CSUN Students Help Local School Kids Get Moving
Ready, set, go! California State University, Northridge kinesiology students are helping put more spring, bounce, jump, skip and run in the steps of local elementary school students this winter.
CSUN students and faculty are working with the schools thanks to a partnership with Dignity Health/Northridge Hospital, which received a $290,000 grant from the UniHealth Foundation to promote fitness and combat childhood obesity at Canoga Park and Hart Street elementary schools in Canoga Park. The one-year grant was renewed for the 2014-15 school year after a successful first run during the 2013-14 year. With funding from Dignity Health, the Coordinated Approach to Child Health (CATCH) project will continue into next year.
“The CATCH program plays a critical role in fighting the childhood obesity epidemic in our communities,” said Sylvia Alva, dean of the College of Health and Human Development. “Our faculty and students are providing innovative programs across the region — from the 100 Citizens program in local parks to Let’s Cook and Move in schools in the East San Fernando Valley. On the CSUN campus, we’re reaching preschool children, with nutrition students researching some of the more subtle ways nutrition can affect weight.
“We place a high priority on teaching children and families to eat nutritious foods and include fitness activity in their daily lives,” Alva said. “CATCH keeps kids from falling through the cracks when schools don’t have physical education teachers on their campuses.”
Hart Street and Canoga Park, like many local elementary schools, do not have physical education teachers on staff. Through this partnership, CSUN students teach physical education lessons to a total of 1,200 students in 51 classrooms each year.
“The CSUN students teach the physical education lessons, and they give the curriculum information to the classroom teachers so they can use it during the week,” said kinesiology professor Terry Sweeting, who helps coordinate the program. “We call it ‘mutual mentorship.’ It provides the opportunity for a classroom teacher, who also provides advice [to undergraduates] about classroom management and students. We’re trying to develop support systems for the teachers, so that when we leave there next spring, the physical education curriculum and equipment are in place, and the teachers can continue to teach the lessons.
“We’re trying to get them to see, when you get children moving, it complements what they’re doing in the classroom,” Sweeting added. “This is a part of the whole child and the learning experience.”
CSUN and its partners targeted the Canoga Park area because researchers noticed that the low-income community struggled with high rates of childhood obesity, Sweeting said. Faculty and graduate students in the university’s Marilyn Magaram Center for Food Science, Nutrition and Dietetics also are collaborating on the project. Under the supervision of former CSUN nutrition professor Michelle Barrack-Gardner, a few CSUN students teach nutrition education workshops after school at Hart Street and Canoga Park elementary schools, complementing the physical education curriculum that kinesiology students and teachers offer during the school day.
“[The children] taste different fruits and vegetables and learn to read food labels for nutrition information,” Sweeting said. “Children can be the ones to go home and teach their parents this information. They can have a huge influence at home.”
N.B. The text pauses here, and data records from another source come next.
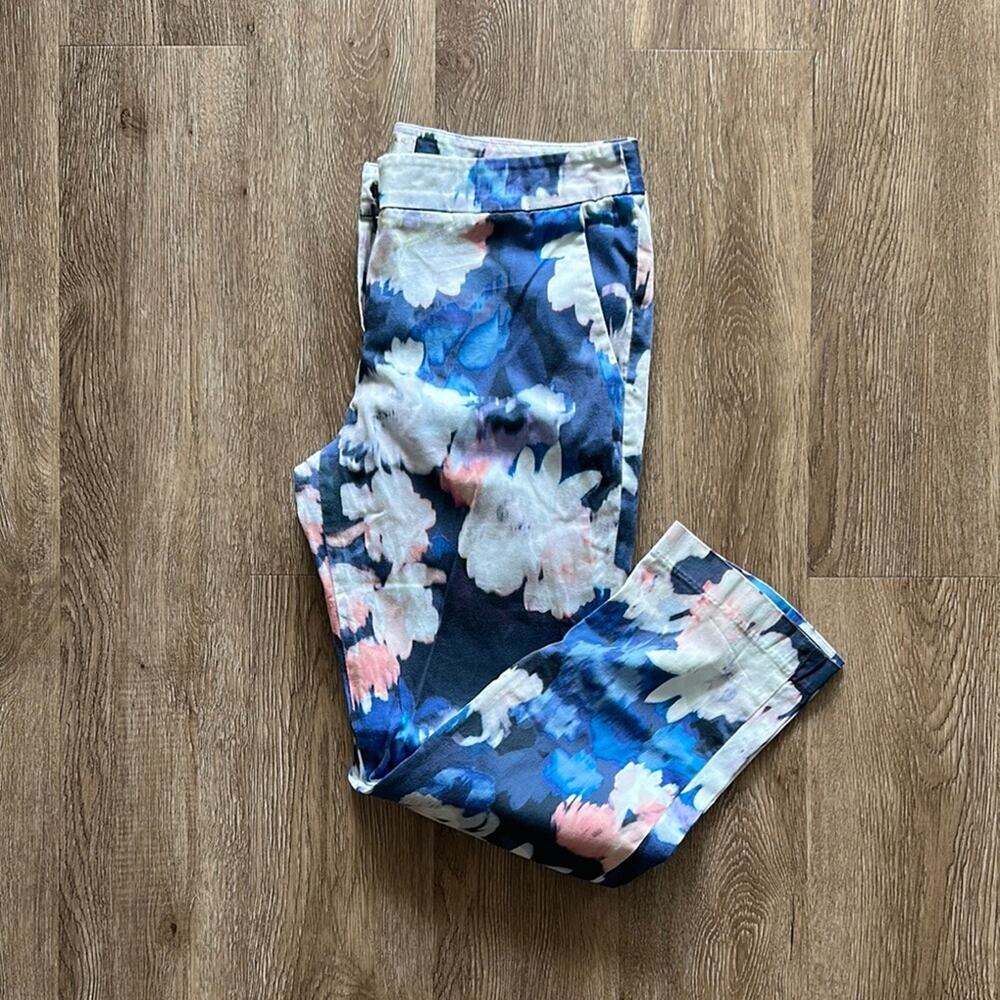 Kenar Blue Floral‎ Mid Rise Pants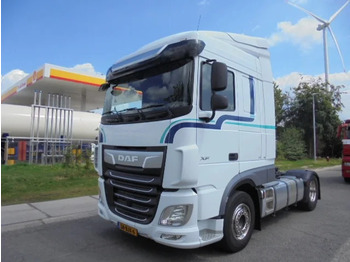 Тягач DAF XF 450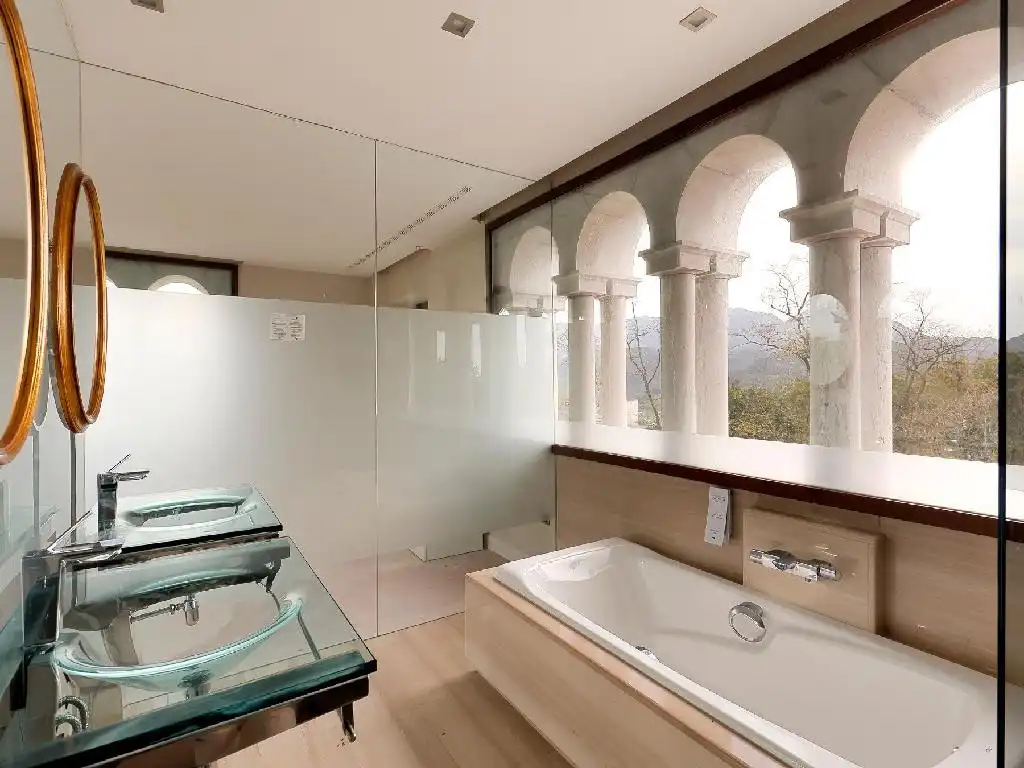 Baño de Edificio en venta en Oviedo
In the physical education lessons, CSUN kinesiology students focus on improving the kids’ cardiovascular fitness and strength — and honing fundamental movement skills such as throwing, jumping and kicking. For children in the upper grades, the undergraduates introduce activities such as soccer, basketball and rhythmic skills.
“It definitely has benefited the students, but also our teachers and the CSUN students as well,” said Curtis Johnson, principal of Hart Street Elementary. “They are providing a stronger physical fitness program that is well-established, that has a warm up, a cool down — it’s a proper fitness program.
“Through [the program], the teachers have realized that we have to teach the whole student,” Johnson said. “If they’re physically fit and leading healthy lifestyles, it’s going to help their learning as well.”
The elementary school kids look forward to the time outdoors with their CSUN student instructors as they learn new games and activities to play during recess. At the same time, the Hart Street and Canoga Park teachers are feeling more empowered to teach this subject, Johnson said.
CSUN project organizers said they hope the program leads to better health and well-being for families throughout Canoga Park.
“For some kids, that’s the only place they get to show what they’re excellent at — through movement,” Sweeting said. “The undergrads also are learning about the value of physical education at the elementary school level and the value of getting a degree in this area, where they can make an impact. We’re beginning to see ripple effects of the benefits from this project.”